A shiny new school? New, red brick houses?

Arvis says it before I can notice it for myself, but they closed the toxic homes and built new homes literally feet away. If that ground is toxic, how the hell is that ground not toxic?

Beyond that are more projects, rows and rows of new buildings, custom made. Two shiny, new Laundromats sit at the corner. There are lots of little playgrounds, yet all are void are children. It is sickening. I stare in awe at one some politician thought was a good idea—revamp the projects. Build them new homes. No one seems to notice that it’s the location that is toxic—not just because of the horrible chemicals but because of the location. Three to four thousand people are trapped here in an impossibly small amount of space.
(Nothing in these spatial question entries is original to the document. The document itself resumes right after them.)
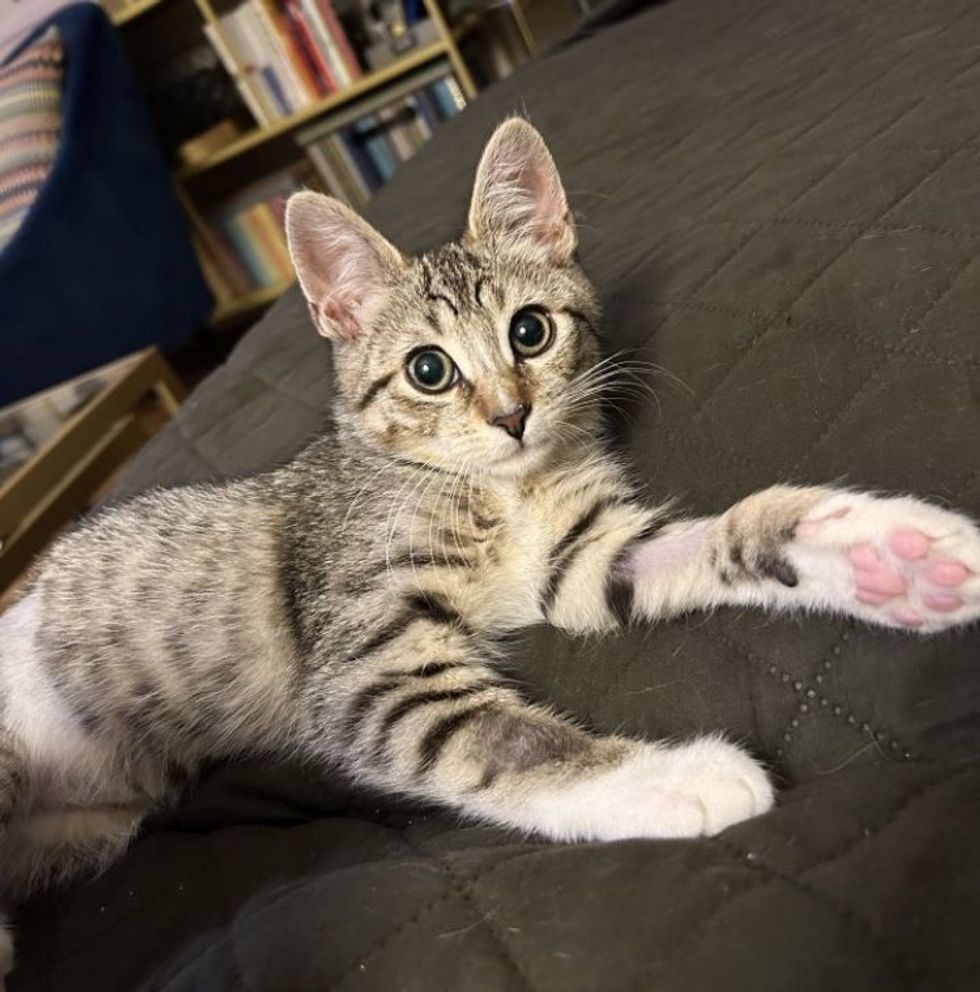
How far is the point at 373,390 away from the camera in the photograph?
1.15 meters

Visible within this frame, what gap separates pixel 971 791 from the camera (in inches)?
21.2

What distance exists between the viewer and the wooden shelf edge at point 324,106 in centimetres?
344

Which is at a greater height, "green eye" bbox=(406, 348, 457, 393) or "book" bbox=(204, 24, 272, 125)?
"book" bbox=(204, 24, 272, 125)

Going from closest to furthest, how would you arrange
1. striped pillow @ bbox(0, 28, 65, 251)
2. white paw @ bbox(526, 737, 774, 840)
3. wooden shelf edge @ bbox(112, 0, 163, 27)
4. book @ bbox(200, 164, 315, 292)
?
white paw @ bbox(526, 737, 774, 840) → striped pillow @ bbox(0, 28, 65, 251) → wooden shelf edge @ bbox(112, 0, 163, 27) → book @ bbox(200, 164, 315, 292)

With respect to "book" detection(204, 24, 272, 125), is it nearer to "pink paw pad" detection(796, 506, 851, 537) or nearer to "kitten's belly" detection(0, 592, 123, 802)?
"kitten's belly" detection(0, 592, 123, 802)

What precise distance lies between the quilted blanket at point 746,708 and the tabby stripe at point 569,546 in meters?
0.06

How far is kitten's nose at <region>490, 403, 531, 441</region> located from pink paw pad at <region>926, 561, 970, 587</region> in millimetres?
475

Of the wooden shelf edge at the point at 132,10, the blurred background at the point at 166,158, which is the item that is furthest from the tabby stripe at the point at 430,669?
the wooden shelf edge at the point at 132,10

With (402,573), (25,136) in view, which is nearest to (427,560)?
(402,573)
One bus arrives every day. There are no jobs, no hope, no escape. Nothing.

Arvis points to police cameras on every street corner—installed to watch for drug deals. So the people there are ignored—except when they are caught doing something illegal. I can’t believe it.

Later, someone, blinded by the new buildings, commented that the projects weren’t that bad.

They were the worst place I have ever seen in my entire life.

One hope: This is where Obama did his mission work. I have hope in the fact that we have a president who worked there.